My research ambition is to build autonomous agents that can solve a wide variety of complex tasks and continuously learn new ones. I believe this calls for decision-making systems that can continually learn state and action abstractions and use them to quickly generalize to new tasks. Toward this goal, I work on various aspects of reinforcement learning. I am fortunate to be advised by professor Sergey Levine at UC Berkeley. During my undergrad I was advised by professors George Konidaris and Michael Littman at Brown. Please check out my selected work below.

CV | Google Scholar | Github

Publications

Conferences

Specifying Behavior Preference with Tiered Reward Functions

behavior specification reward design Pareto optimality fast learning
Zhiyuan Zhou, Henry Sowerby, Michael Littman
ICML workshop (MFPL), 2023.
[arXiv] [code]

Proposes a strict partial ordering of the policy space to tradeoff policy-preference, then introduces a family of environment-independent tiered reward functions that are guaranteed to induce preferred policy.
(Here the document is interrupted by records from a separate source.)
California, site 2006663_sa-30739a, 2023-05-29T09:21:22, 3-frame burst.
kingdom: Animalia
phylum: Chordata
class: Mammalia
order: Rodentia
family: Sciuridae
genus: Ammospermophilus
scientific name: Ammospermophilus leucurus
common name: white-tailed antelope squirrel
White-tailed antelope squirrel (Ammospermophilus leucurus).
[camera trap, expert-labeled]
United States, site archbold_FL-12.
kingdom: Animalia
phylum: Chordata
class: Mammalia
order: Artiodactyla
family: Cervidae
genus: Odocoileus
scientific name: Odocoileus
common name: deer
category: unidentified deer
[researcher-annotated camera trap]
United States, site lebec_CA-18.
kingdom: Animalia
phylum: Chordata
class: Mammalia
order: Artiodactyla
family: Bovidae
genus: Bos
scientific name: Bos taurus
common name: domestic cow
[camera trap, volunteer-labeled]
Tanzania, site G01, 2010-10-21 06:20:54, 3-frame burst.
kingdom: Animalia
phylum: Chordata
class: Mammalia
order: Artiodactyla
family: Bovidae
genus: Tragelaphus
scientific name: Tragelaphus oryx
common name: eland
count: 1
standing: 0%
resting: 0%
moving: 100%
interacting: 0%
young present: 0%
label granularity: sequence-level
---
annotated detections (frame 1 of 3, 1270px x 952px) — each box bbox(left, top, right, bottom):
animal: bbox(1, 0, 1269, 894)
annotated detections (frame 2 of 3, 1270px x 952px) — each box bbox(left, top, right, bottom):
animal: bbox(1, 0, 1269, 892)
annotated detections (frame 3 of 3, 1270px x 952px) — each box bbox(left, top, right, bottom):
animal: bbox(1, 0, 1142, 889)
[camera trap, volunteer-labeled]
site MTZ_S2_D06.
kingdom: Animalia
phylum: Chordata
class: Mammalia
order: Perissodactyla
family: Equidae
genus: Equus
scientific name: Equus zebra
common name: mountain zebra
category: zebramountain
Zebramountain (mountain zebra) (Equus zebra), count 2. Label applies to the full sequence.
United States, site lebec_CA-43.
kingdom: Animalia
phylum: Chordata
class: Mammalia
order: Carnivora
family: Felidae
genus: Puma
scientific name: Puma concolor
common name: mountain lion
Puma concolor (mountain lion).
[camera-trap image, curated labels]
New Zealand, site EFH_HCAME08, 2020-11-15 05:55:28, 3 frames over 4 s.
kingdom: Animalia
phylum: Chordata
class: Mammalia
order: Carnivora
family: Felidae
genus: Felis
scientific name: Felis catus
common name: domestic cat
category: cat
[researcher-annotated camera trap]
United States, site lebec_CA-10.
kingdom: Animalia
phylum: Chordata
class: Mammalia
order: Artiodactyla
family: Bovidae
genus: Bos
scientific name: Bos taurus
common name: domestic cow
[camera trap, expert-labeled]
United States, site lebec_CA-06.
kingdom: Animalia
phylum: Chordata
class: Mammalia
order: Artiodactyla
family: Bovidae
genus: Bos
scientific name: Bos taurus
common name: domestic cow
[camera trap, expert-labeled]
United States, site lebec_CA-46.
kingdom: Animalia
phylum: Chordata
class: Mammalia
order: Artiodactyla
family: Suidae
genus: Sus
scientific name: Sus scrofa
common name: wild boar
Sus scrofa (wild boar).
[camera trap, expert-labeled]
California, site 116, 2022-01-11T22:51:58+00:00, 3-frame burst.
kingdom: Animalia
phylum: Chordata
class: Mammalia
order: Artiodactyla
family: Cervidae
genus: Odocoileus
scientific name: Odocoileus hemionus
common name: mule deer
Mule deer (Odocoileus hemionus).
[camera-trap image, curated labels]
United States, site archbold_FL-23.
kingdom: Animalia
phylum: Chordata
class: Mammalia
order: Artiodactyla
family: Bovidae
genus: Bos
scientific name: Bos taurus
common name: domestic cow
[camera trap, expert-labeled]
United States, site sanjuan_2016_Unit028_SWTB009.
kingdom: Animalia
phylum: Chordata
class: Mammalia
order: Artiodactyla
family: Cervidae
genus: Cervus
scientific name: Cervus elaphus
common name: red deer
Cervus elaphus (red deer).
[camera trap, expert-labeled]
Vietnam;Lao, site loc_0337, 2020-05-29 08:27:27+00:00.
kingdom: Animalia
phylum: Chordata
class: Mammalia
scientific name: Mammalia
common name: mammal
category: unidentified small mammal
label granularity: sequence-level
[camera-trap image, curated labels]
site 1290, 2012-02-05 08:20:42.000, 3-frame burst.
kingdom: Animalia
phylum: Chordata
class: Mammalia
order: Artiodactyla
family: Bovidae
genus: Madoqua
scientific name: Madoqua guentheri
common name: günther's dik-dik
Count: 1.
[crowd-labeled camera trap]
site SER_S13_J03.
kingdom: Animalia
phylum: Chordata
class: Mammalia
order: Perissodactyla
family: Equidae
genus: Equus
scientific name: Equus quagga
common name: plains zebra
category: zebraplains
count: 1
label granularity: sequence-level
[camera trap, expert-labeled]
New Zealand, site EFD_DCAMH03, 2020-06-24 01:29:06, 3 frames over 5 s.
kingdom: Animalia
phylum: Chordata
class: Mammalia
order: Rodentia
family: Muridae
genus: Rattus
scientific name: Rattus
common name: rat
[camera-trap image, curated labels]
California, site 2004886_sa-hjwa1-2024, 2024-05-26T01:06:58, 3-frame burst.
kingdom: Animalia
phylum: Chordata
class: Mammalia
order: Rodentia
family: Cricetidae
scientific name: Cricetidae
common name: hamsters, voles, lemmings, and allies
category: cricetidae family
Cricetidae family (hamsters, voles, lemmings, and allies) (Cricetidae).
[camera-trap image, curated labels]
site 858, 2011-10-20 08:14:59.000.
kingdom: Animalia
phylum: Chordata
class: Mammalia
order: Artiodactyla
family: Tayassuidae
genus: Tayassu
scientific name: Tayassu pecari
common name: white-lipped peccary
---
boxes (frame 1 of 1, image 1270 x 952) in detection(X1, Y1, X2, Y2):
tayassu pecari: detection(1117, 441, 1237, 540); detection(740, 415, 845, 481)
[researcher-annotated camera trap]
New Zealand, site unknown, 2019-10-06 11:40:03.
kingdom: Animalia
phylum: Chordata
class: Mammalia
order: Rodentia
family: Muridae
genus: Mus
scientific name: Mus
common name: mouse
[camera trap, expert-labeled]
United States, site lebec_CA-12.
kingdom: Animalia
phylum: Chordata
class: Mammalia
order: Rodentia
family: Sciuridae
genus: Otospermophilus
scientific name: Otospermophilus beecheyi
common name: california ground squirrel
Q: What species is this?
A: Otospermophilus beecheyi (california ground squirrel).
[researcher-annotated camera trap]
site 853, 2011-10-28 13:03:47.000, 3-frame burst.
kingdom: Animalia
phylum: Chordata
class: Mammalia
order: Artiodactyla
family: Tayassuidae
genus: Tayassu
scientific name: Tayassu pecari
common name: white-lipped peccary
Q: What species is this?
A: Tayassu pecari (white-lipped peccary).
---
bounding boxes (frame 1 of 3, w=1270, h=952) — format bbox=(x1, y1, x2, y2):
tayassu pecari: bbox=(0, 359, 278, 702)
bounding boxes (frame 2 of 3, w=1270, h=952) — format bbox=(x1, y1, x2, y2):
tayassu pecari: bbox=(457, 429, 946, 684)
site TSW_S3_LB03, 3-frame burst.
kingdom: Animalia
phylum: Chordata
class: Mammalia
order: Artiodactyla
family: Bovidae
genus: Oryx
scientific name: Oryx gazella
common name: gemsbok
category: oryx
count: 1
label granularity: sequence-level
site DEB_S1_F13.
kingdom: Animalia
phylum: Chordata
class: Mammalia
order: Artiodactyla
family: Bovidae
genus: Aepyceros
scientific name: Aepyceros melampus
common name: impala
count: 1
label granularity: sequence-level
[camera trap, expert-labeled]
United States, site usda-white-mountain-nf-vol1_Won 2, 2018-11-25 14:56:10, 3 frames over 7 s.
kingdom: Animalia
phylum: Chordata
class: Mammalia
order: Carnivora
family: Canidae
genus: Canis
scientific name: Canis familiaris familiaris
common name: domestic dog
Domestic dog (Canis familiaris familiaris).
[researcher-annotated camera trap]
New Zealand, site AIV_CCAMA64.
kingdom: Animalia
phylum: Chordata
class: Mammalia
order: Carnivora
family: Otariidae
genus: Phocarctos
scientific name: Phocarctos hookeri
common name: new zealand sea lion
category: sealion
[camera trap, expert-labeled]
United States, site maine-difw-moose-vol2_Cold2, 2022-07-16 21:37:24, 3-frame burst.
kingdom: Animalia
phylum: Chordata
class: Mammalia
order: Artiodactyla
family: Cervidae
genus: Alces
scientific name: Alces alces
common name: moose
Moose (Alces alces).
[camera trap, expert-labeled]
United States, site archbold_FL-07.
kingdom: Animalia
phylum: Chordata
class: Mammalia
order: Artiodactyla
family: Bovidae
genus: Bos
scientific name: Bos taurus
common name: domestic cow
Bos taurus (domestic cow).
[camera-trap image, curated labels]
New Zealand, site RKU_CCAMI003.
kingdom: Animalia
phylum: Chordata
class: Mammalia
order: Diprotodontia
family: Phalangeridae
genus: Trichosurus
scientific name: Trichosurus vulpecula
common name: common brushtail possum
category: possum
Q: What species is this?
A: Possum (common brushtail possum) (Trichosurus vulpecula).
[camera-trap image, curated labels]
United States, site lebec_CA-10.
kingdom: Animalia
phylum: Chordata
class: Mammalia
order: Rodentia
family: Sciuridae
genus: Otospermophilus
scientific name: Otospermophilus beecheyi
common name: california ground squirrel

Finally, we show tiered rewards induce fast learning.

Characterizing the Action-Generalization Gap in Deep Q-Learning

DQN action generalization
Zhiyuan Zhou, Cameron Allen, Kavosh Asadi, George Konidaris
Multidisciplinary Conference on Reinforcement Learning and Decision Making (RLDM), 2022.
[arXiv] [poster] [code]

Introduces a way of evaluating action-generalization in Deep Q-Learning using an oracle (expert knowledge of action similarity), and shows that DQN's ability to generalize over actions depends on the size of the action space.

Designing Rewards for Fast Learning

reward design Interactive RL
Henry Sowerby, Zhiyuan Zhou, Michael Littman
Multidisciplinary Conference on Reinforcement Learning and Decision Making (RLDM), 2022. (Oral)
[arXiv] [poster] [oral at RLDM at 1:20:00]

Identifies properties of rewards that lead to fast learning: rewards should have big action gaps and small "subjective discounts". Proposes an algorithm to design these rewards.

School Journal

Policy Transfer in Lifelong Reinforcement Learning through Learning Generalizing Features

lifelong RL transfer learning attention
Zhiyuan Zhou (Advisor: George Konidaris)
Undergraduate Honors Thesis, Brown CS, 2023.
[pdf] [code]

Introduces an approach to learn state features that generalize across tasks drawn from the same distribution. We use an attantion mechanism to learn an ensemble of minimally overlapping state features, leading to an ensemble of policies. We then use a bandit algorithm to learn to identify the generalizing feature in the ensemble and capitalize on that to learn a transferable policy.

Improving Post-Processing on Video Object Recognition Using Inertial Measurement Unit

object recognition Hidden Markov Models Kalman Filter Inertial Measurement Unit
Zhiyuan Zhou, Spencer Boyum, Michael Paradiso
Brown Undergraduate Research Journal, Spring 2022.
[paper on page 29] [code]

How to improve the accuracy of object recognition in videos if given per-frame inertial measurements of the camera. We propose two way to do so.